The CEOs of GE and Alstom have visited Belfort, a town in eastern France and a main turbine manufacturing centre of Alstom, to celebrate the $16.9bn takeover agreement reached over the weekend.
After months of negotiations with the French government, the US engineering giant GE has managed to secure its biggest acquisition ever, which will see 65,000 Alstom’s workers, out of 96,000 globally, as well as the company's assets, being transferred to GE.
The deal is expected to be finalised by the first half of 2015. Apart from a complete takeover of Alstom’s global gas turbine business, GE will enter into multiple joint ventures with Alstom in other areas.
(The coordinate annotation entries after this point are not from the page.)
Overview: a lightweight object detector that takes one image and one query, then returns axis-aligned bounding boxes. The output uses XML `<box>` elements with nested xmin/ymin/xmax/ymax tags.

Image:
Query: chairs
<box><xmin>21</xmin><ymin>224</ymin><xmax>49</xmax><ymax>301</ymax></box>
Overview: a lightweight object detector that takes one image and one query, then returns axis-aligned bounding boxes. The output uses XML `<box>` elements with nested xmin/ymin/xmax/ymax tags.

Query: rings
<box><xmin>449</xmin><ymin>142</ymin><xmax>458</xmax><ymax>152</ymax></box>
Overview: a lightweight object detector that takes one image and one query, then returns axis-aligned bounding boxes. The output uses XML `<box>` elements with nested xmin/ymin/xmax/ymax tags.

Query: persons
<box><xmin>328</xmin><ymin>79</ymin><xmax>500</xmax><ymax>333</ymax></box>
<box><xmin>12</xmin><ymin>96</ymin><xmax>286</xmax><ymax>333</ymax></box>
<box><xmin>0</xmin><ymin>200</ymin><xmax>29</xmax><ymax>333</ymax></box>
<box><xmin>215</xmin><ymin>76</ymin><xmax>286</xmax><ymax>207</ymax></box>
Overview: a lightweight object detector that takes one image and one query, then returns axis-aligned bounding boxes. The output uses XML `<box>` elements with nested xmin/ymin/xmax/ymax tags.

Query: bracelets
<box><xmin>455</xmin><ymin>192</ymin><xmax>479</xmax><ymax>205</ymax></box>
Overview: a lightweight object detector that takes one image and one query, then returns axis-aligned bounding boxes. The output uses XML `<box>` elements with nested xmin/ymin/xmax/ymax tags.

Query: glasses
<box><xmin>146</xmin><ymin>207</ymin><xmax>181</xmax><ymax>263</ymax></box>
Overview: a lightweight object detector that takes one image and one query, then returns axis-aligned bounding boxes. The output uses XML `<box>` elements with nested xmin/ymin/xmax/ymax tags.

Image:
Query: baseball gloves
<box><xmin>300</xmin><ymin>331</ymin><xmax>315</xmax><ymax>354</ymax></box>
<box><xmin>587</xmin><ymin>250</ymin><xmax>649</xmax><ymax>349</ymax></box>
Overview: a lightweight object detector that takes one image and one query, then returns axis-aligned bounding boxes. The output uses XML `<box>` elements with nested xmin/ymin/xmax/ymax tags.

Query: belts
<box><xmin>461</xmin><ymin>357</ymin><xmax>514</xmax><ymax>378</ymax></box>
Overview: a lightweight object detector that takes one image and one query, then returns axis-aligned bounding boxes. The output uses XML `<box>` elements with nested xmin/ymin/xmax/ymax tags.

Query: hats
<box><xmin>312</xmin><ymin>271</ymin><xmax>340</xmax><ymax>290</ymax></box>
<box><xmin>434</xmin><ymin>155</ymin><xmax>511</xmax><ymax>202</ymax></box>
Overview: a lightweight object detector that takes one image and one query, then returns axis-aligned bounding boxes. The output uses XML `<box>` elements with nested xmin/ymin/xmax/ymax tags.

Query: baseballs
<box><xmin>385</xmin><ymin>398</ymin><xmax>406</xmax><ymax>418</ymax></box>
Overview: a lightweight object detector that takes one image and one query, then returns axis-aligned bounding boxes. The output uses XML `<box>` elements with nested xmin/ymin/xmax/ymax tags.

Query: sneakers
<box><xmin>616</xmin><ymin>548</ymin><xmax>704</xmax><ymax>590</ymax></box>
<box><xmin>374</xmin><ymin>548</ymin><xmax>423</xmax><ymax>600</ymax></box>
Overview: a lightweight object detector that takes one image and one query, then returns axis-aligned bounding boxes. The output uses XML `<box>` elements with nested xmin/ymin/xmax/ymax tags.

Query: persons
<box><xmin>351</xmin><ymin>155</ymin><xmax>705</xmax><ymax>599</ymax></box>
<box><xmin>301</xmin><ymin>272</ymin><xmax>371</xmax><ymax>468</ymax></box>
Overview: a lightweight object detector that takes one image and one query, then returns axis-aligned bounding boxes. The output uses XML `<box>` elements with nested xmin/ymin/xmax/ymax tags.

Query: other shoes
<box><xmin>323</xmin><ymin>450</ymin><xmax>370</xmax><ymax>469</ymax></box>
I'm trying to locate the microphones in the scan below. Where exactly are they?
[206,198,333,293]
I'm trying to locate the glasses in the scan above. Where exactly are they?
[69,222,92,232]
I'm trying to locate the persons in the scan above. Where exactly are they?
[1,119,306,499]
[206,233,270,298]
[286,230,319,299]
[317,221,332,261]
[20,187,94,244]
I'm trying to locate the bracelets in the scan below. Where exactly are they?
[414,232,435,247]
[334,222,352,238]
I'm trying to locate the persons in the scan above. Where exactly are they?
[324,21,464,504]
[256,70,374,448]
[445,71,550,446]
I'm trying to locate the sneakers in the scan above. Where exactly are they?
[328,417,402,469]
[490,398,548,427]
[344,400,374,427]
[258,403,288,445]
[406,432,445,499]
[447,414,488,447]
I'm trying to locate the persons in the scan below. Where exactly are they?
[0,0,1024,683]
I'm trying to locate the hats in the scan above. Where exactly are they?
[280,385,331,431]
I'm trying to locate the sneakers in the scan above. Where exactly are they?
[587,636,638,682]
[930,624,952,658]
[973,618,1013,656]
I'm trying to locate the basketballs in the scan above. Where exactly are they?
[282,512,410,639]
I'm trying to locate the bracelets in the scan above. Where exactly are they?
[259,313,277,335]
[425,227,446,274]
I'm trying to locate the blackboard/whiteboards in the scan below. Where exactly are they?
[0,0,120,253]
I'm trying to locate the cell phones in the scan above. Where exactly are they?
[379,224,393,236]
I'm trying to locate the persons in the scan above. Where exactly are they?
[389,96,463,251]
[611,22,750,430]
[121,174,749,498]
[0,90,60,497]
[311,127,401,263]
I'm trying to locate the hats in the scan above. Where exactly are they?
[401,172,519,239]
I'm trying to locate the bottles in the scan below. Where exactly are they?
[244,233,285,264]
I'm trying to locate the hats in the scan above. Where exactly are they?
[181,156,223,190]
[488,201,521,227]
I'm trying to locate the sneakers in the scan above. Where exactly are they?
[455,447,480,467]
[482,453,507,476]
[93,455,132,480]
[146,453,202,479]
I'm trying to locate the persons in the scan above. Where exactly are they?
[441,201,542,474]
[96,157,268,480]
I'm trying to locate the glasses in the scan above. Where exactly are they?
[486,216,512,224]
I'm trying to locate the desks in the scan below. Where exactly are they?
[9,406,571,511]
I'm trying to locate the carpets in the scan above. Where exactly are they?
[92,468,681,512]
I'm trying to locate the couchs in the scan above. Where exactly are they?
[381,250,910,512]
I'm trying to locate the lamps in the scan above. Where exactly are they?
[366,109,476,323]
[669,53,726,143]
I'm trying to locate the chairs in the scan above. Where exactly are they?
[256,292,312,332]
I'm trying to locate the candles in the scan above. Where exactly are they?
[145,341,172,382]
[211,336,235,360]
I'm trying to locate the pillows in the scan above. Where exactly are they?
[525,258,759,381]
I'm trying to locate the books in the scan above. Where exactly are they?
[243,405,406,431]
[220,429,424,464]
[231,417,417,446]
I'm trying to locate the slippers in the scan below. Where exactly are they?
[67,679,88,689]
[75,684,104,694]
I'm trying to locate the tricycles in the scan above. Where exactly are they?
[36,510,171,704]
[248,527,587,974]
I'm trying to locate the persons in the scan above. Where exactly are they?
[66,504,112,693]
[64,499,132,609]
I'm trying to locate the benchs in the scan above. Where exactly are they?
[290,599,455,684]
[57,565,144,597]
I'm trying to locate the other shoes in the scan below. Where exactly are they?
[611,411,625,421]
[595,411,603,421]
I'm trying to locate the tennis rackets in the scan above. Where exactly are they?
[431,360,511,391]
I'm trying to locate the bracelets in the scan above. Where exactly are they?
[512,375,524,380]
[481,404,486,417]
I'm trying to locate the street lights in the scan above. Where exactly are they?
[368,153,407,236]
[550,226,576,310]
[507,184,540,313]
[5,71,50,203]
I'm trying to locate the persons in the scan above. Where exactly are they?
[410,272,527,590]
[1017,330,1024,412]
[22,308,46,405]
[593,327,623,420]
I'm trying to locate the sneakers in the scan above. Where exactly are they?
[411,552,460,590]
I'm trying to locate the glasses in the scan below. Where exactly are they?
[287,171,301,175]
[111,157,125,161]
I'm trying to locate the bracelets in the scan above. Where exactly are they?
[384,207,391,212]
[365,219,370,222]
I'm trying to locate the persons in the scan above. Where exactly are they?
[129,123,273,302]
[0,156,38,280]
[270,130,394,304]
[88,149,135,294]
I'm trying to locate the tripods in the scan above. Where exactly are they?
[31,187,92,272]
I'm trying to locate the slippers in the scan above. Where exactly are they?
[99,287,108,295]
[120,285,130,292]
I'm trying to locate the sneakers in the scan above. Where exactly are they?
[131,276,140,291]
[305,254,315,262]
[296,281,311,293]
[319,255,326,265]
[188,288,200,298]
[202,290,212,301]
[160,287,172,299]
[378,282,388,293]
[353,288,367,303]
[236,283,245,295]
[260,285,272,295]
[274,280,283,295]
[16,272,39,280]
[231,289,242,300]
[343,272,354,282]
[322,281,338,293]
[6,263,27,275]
During the trip to Belfort, GE’s head Jeff Immelt and Alstom’s CEO Patrick Kron spoke to local workers, reassuring them that the acquisition will secure their jobs in the long term.
"I think it's a three-fold win," Kron told reporters during the visit.
"It provides a future for the activities and employees of Alstom, it has an industrial logic that GE and ourselves called for, and it addresses the government's concerns regarding (France's) energy transition and nuclear sovereignty."
Power turbine production in the Belfort centre has a 15 year long tradition. The factories have been building power turbines for about 30 per cent of the world's nuclear plants, including those sold by French utility EDF.
From the start of the negotiations, French government was concerned about the business falling into foreign hands and blocked the first GE offer to buy outright all of Alstom's power business.
After weeks of negotiations, an agreement was reached on Sunday, guaranteeing the French government an option to buy 20 per cent of Alstom from its current top shareholder Bouygues.
Yesterday it was revealed the government has agreed to sell a 3.1 percent stake in gas utility GDF Suez in order to secure finances to buy its stake of Alstom.
The sale will leave the French state - lead shareholder in GDF Suez with 36.71 per cent stake - with a residual stake of around 33.6 per cent according to a source close to the deal. By law, The French State cannot reduce its stake below 33.3 per cent. Publicly owned bank CDC owns another 1.9 per cent.
Economy Minister Arnaud Montebourg said earlier on Tuesday the state had enough cash available from previous share sales to fund the purchase of the Alstom stake.
Montebourg said that following the sale of shares in Airbus, Safran and Aeroports de Paris, the state now has over €2bn (£1.6bn) that will be used to buy the Alstom stake.